» THE TASK
Using the data below, restate exactly every line from the one with "Архитектура нейронной сети" up to and including the one with "Характерные черты современного". No picture belongs in it.

» EXERCISE DATA
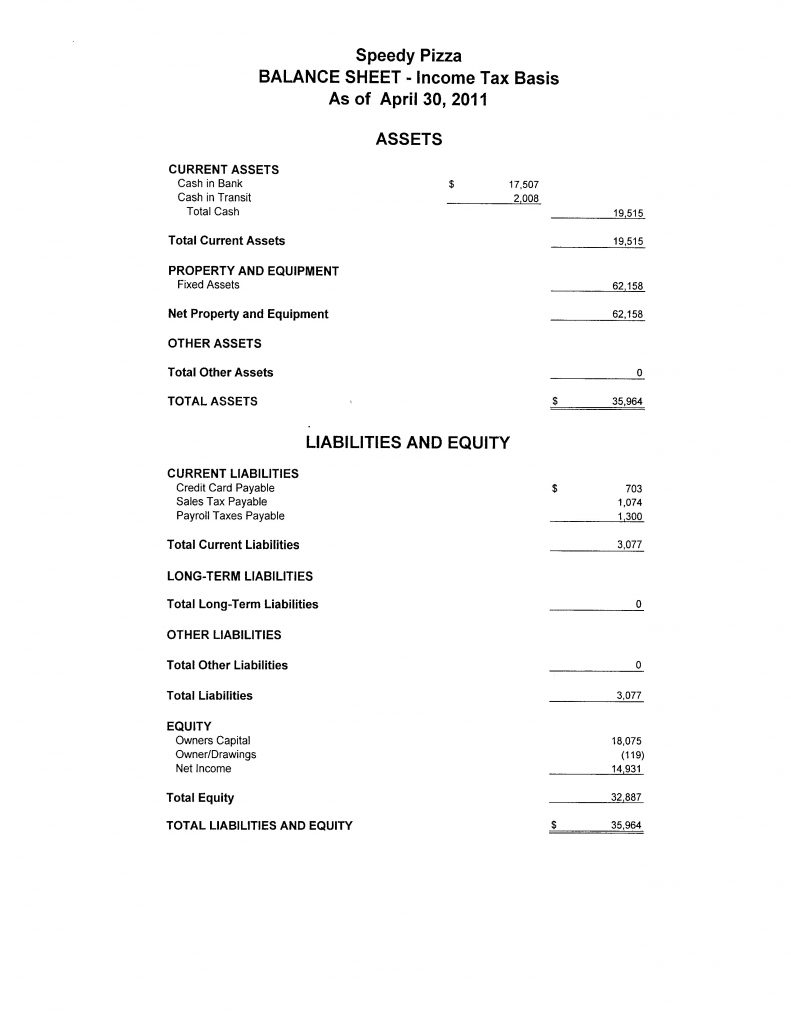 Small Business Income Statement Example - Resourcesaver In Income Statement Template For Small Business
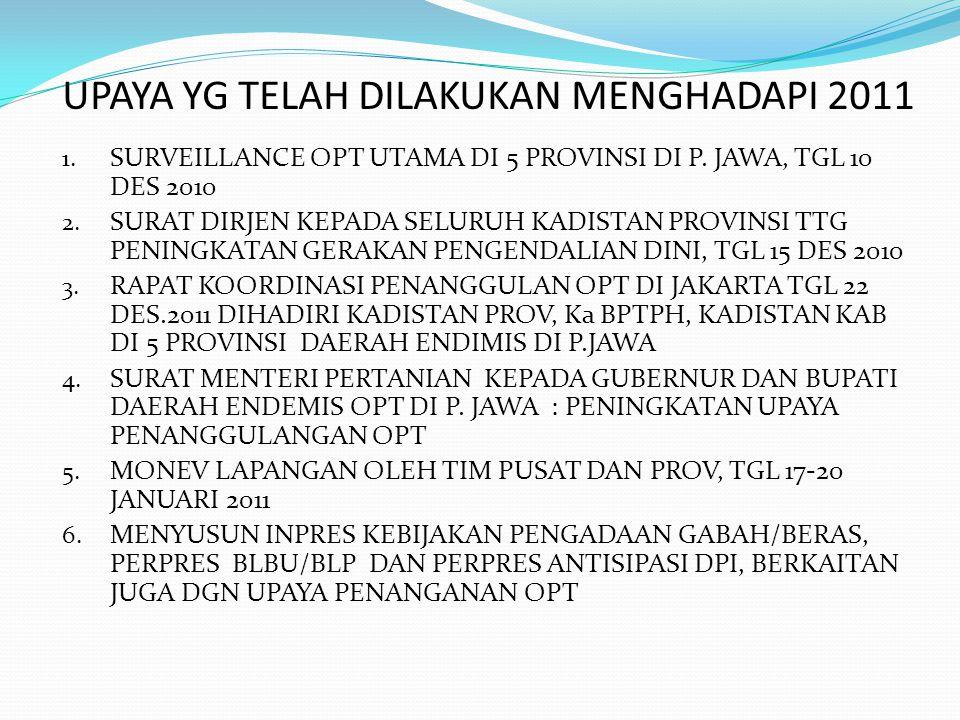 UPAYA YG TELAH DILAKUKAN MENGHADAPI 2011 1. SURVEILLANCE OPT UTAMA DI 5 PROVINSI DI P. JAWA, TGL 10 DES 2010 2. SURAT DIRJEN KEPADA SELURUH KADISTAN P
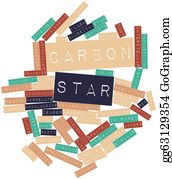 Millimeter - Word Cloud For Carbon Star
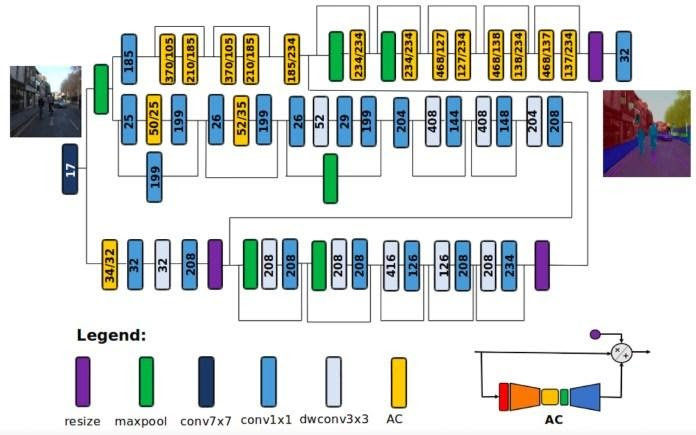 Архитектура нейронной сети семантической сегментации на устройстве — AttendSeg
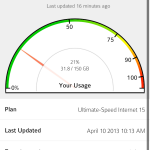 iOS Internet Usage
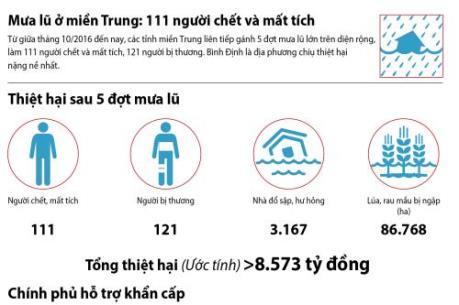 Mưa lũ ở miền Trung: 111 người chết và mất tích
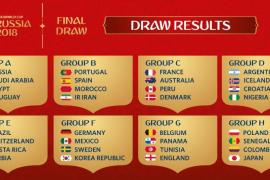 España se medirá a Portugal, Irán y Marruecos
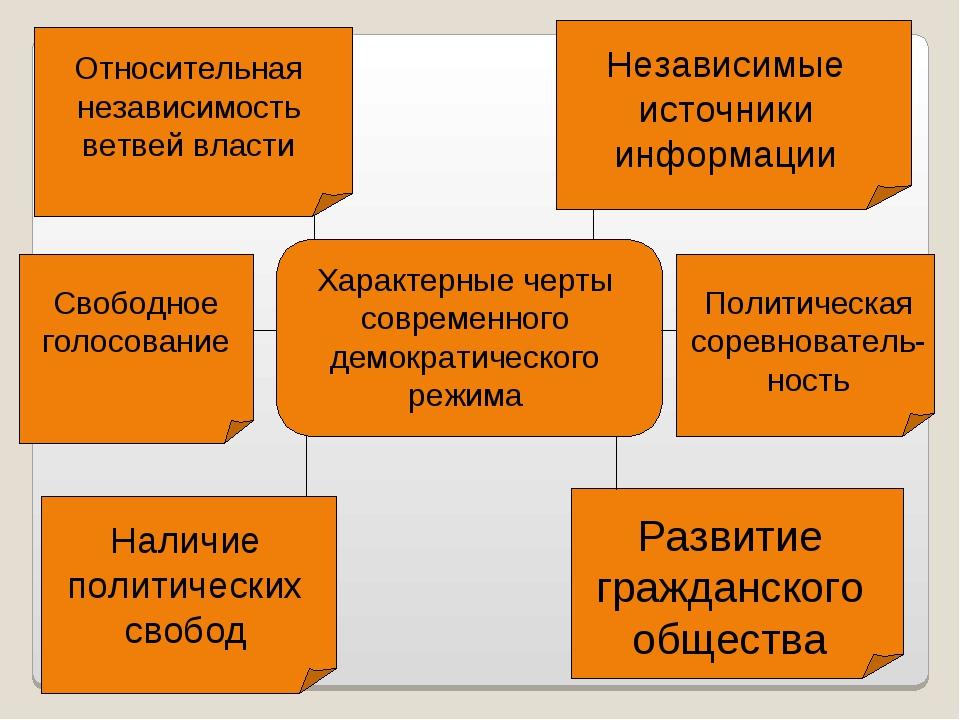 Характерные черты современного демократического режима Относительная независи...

==

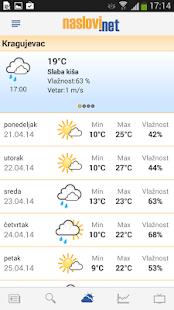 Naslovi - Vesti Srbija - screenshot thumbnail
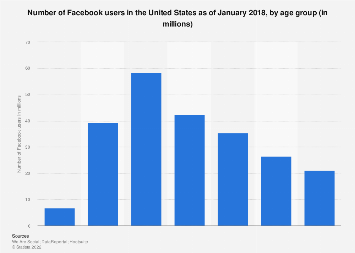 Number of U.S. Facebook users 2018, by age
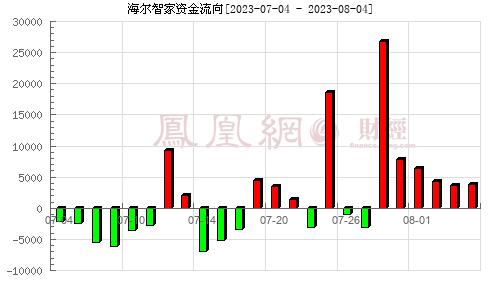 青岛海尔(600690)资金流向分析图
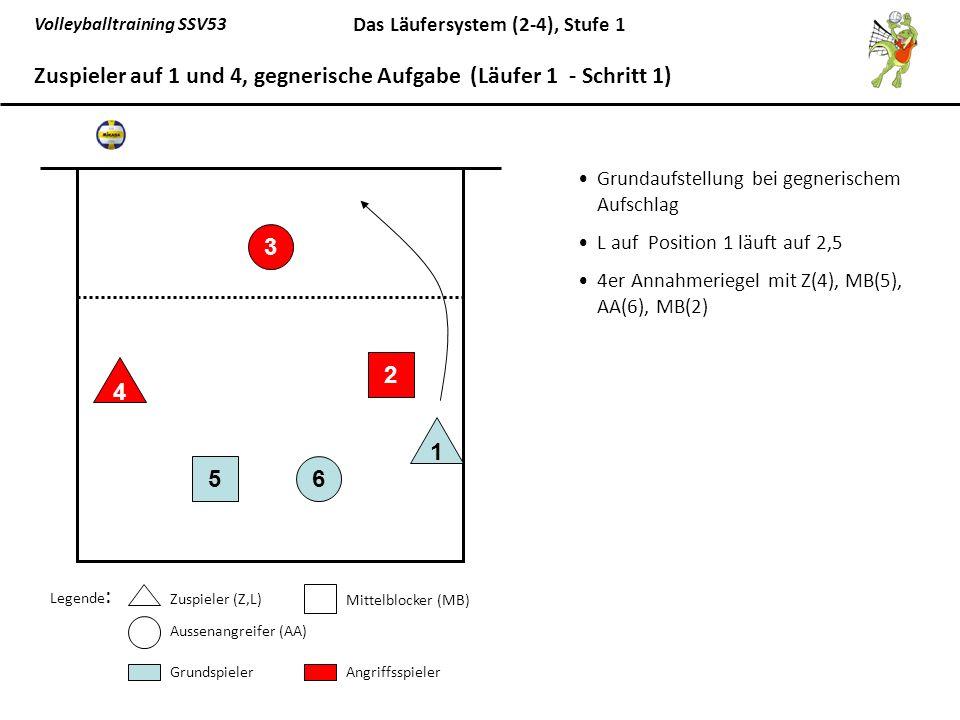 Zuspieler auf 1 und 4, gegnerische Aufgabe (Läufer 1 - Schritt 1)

==

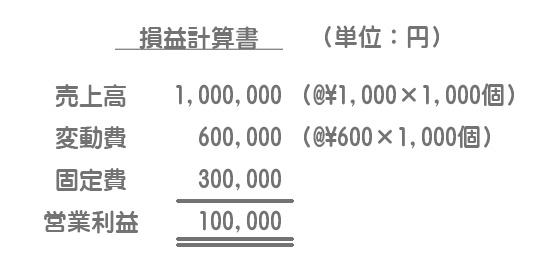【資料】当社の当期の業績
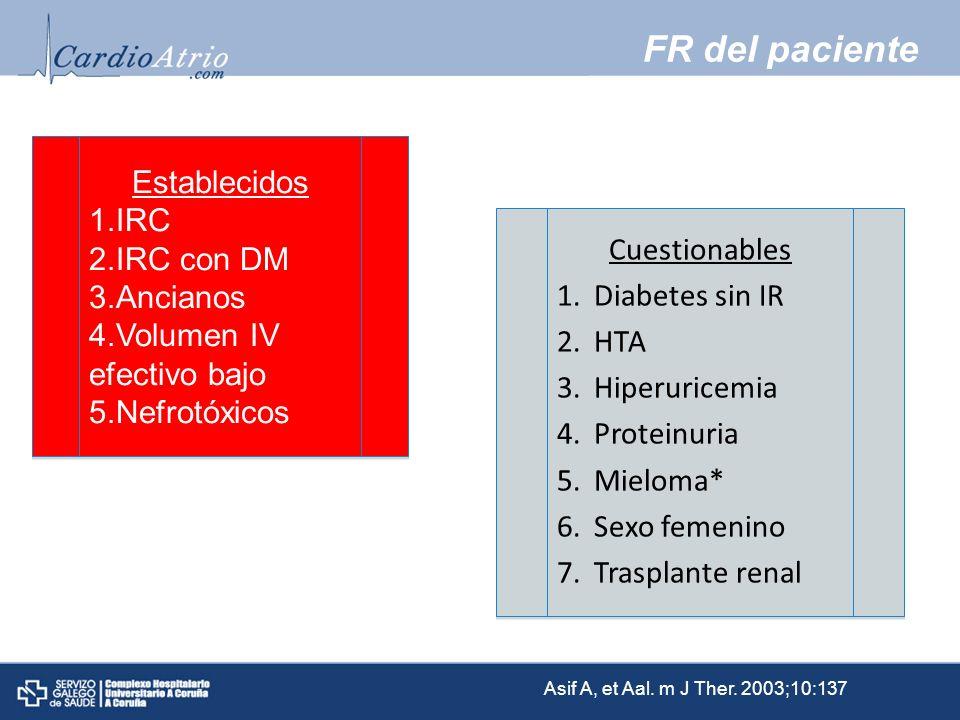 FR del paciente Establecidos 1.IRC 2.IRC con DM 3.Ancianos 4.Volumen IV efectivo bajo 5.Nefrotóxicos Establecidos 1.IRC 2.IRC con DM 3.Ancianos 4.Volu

» ANSWER TO THIS PROBLEM
 Архитектура нейронной сети семантической сегментации на устройстве — AttendSeg
 iOS Internet Usage
 Mưa lũ ở miền Trung: 111 người chết và mất tích
 España se medirá a Portugal, Irán y Marruecos
 Характерные черты современного демократического режима Относительная независи...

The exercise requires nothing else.